15. Termination of Employment.

 

(a) Resignation for Good Reason or Termination Without Cause. If you terminate
your employment for Good Reason (as defined below) or you are terminated by the
Company without Cause (as defined below), you will receive, immediately upon the
effectiveness of any such termination, a lump sum cash payment equal to the sum
of (i) any earned but unpaid Base Salary or other amounts (including
reimbursable expenses and any vested amounts or benefits owing under or in
accordance with the Company’s otherwise applicable employee benefit plans or
programs) accrued or owing through the date of termination (“Accrued
Obligations”), (ii) an amount equal to your pro-rated Target Bonus for the year
of such termination, calculated by multiplying your Target Bonus by a fraction,
the numerator of which is the number of days in the year elapsed prior to such
termination and the denominator of which is 365 (“Pro-rated Bonus”) and (iii)

_DATASET EXTRACT_

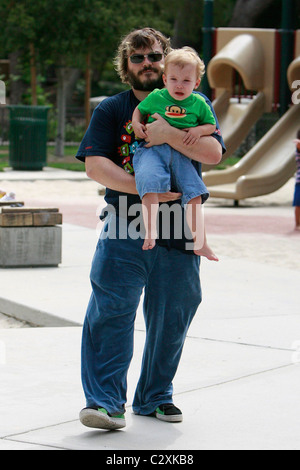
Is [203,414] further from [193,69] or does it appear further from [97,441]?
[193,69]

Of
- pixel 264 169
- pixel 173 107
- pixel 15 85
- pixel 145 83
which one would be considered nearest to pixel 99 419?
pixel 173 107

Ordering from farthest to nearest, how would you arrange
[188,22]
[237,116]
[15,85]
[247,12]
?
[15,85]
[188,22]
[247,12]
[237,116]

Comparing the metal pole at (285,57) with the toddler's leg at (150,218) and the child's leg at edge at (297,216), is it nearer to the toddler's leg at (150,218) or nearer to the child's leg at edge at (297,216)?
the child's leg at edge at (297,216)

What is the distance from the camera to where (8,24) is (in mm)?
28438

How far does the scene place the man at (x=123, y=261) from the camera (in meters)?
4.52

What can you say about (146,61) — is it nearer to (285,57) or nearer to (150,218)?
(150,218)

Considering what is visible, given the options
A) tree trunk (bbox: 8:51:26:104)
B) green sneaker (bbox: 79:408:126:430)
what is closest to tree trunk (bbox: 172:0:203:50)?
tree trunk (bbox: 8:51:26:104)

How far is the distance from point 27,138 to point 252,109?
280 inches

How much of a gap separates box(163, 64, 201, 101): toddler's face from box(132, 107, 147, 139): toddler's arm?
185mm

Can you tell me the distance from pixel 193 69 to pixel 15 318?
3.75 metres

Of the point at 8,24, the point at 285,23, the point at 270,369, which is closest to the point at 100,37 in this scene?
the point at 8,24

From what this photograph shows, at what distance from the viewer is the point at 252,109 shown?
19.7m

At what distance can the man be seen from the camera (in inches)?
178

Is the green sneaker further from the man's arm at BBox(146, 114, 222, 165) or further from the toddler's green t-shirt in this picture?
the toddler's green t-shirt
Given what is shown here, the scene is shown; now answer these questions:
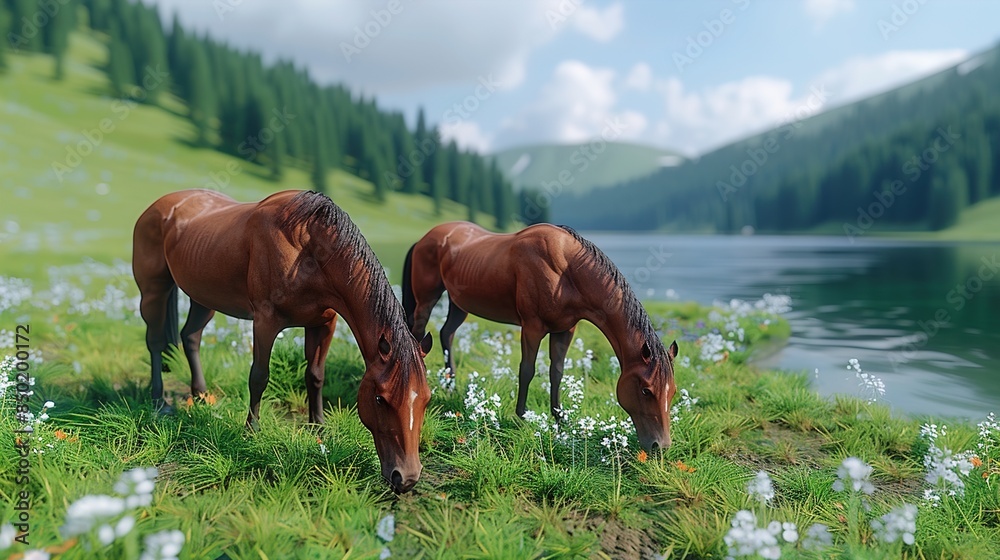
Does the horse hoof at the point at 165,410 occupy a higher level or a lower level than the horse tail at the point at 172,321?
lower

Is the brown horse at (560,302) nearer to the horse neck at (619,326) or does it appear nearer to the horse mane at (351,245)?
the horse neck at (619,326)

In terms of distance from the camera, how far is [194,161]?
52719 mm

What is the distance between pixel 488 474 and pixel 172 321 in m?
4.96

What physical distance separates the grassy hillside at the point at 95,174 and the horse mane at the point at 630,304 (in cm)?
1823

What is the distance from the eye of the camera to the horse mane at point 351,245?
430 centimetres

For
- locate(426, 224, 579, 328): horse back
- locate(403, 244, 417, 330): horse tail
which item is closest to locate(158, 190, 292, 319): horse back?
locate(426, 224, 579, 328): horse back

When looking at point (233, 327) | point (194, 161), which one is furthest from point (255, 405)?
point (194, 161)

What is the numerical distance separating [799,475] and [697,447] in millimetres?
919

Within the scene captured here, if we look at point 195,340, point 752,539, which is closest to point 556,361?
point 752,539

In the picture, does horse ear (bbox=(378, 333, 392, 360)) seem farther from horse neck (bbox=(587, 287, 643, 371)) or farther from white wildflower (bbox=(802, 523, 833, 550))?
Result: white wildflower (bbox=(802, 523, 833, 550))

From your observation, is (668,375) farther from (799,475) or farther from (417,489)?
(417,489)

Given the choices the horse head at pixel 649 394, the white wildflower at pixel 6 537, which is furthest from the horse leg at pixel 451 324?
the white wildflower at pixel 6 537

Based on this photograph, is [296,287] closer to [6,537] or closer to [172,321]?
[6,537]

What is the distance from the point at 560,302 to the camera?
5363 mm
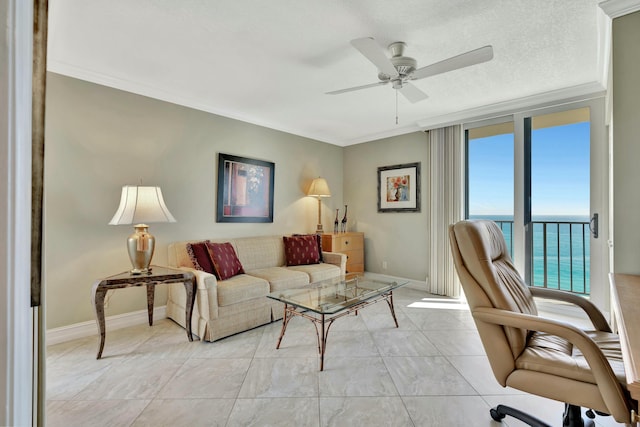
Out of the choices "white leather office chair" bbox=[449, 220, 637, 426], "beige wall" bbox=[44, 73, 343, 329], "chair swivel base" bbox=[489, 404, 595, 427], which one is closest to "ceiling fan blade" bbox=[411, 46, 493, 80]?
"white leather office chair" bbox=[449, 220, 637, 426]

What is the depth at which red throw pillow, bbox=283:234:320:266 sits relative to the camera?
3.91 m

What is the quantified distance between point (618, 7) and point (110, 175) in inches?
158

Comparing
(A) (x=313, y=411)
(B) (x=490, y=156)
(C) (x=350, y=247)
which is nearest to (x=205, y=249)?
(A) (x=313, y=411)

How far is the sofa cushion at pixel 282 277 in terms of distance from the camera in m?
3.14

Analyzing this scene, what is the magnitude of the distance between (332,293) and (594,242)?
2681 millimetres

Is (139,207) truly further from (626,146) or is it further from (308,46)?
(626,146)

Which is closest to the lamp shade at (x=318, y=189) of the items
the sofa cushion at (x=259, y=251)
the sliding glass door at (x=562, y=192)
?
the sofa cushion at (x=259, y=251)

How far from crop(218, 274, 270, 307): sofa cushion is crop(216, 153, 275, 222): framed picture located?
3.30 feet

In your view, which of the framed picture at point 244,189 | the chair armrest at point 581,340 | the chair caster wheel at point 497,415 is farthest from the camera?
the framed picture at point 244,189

* * *

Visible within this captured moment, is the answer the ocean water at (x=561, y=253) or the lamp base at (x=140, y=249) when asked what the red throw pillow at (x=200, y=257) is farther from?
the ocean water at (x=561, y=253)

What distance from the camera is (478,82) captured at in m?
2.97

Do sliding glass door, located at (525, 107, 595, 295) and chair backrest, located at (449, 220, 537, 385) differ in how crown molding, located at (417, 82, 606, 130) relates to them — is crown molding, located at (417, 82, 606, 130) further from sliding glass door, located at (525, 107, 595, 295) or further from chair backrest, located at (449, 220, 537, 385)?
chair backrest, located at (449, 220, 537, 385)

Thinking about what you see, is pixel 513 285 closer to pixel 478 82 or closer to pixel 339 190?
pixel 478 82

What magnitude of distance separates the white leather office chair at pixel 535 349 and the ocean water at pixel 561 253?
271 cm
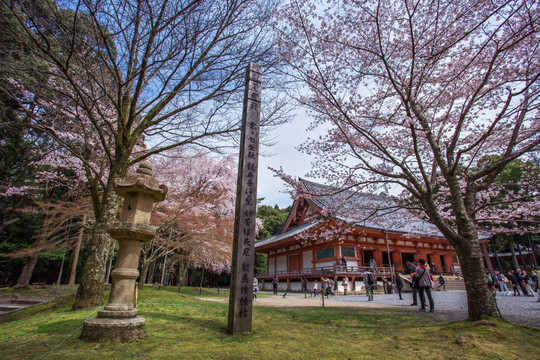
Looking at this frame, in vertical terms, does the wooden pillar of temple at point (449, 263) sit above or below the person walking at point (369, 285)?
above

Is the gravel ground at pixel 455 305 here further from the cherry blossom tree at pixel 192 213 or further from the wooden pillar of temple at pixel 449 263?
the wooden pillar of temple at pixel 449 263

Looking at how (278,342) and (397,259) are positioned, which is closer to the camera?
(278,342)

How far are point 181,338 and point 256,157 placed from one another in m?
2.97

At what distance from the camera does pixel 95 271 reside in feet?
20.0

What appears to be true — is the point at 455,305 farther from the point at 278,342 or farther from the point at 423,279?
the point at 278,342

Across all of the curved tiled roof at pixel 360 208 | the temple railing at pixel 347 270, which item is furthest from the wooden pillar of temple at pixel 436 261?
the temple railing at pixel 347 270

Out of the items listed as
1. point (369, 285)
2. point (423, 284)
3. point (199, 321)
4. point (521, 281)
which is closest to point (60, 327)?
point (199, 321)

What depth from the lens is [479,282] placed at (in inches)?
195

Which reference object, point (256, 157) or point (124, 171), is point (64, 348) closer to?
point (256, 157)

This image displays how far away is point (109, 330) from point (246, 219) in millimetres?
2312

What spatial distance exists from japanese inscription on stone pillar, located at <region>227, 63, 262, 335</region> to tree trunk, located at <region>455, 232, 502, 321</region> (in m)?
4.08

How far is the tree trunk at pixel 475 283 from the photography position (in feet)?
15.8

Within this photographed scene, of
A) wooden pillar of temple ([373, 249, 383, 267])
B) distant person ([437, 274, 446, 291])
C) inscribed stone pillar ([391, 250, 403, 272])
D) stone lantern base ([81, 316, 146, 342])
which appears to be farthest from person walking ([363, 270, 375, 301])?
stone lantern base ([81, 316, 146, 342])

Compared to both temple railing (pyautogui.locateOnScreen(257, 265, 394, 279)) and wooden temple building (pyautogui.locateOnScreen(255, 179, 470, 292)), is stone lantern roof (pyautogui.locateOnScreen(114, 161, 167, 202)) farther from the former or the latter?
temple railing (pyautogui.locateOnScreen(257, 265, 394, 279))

---

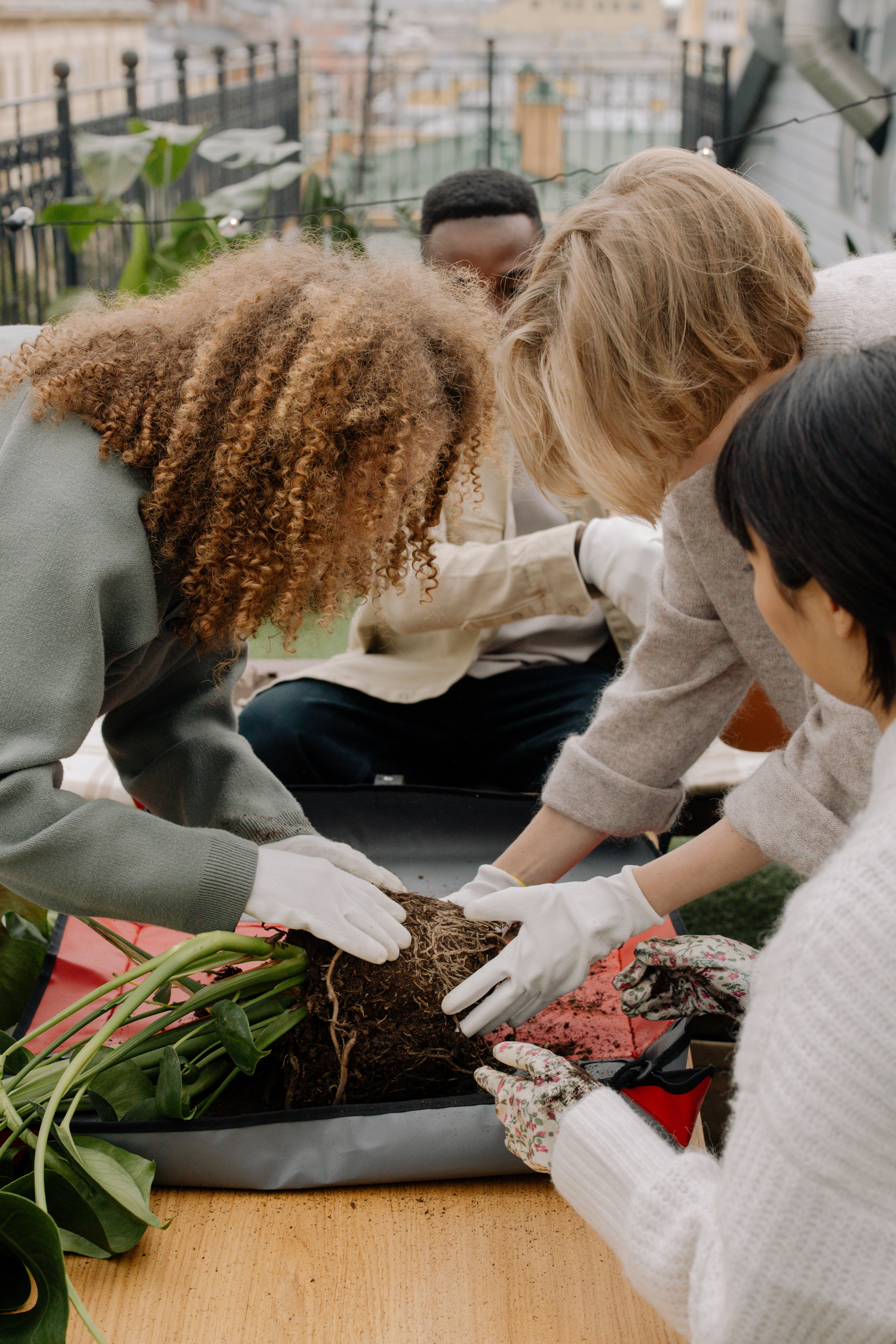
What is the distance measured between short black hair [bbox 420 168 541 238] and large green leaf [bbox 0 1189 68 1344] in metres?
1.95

_WHAT TO WORK ON_
1) In the employment termination clause, what number is the denominator of the fraction used to calculate the Pro-rated Bonus?
2) Write the next part of the employment termination clause, starting right after "(iii)".

_OUTPUTS BY TASK_
1) 365

2)
two times the sum of your (A) then Base Salary and (B) the greater of your
target Annual Bonus and Annual Bonus for the immediately preceding year,
provided that you shall have executed a release that is mutually acceptable to
you and the Company, it being understood that the Company and you shall
negotiate in good faith as to the form of such release. In addition to the
foregoing lump sum payment, the Company will continue your participation in the
welfare benefits plans of the Company, but only until the earlier of two years
following the date of such termination of employment and the date on which you
become covered by a similar plan maintained by any subsequent employer (or
provide you with cash in an amount that allows you to purchase equivalent
coverage for the same period). You shall also receive the Retirement Benefit in
accordance with Section 9(b) hereof, and shall be deemed to have satisfied any
age and service requirement otherwise applicable in respect of your rights under
any employee benefit plan, program or arrangement (except where waiver of such
age and/or service conditions would conflict with any requirement of applicable
law). In addition, upon such termination, (i) any portion of the Initial Option
and options subsequently granted that are not then exercisable shall become
exercisable as of the date of your termination, (ii) all Initial Restricted
Stock Units shall vest, (iii) the measurement date for purposes of calculating
the payout under those Initial Performance Units that are linked to Cost Savings
shall be the date of your termination and (iv) the Initial Performance Units
that are linked to normalized EPS objectives shall vest and be payable, if at
all, on the same terms and conditions that would have applied had your
employment not terminated. The Initial Option and all subsequent options shall
remain exercisable for a period of three years (or, if less, for the remainder
of their original terms) following any such termination.

 

(b) Termination Following a Change of Control. Upon a termination of your
employment without Cause or for Good Reason within two years following a Change
of Control (as defined in the Stock Incentive Plan in effect as of the date
hereof) occurring after the Effective Date, you shall receive all the benefits
described in the first three sentences of Section 15(a), except that the
severance benefit payable to you shall be based on “three times” not “two times”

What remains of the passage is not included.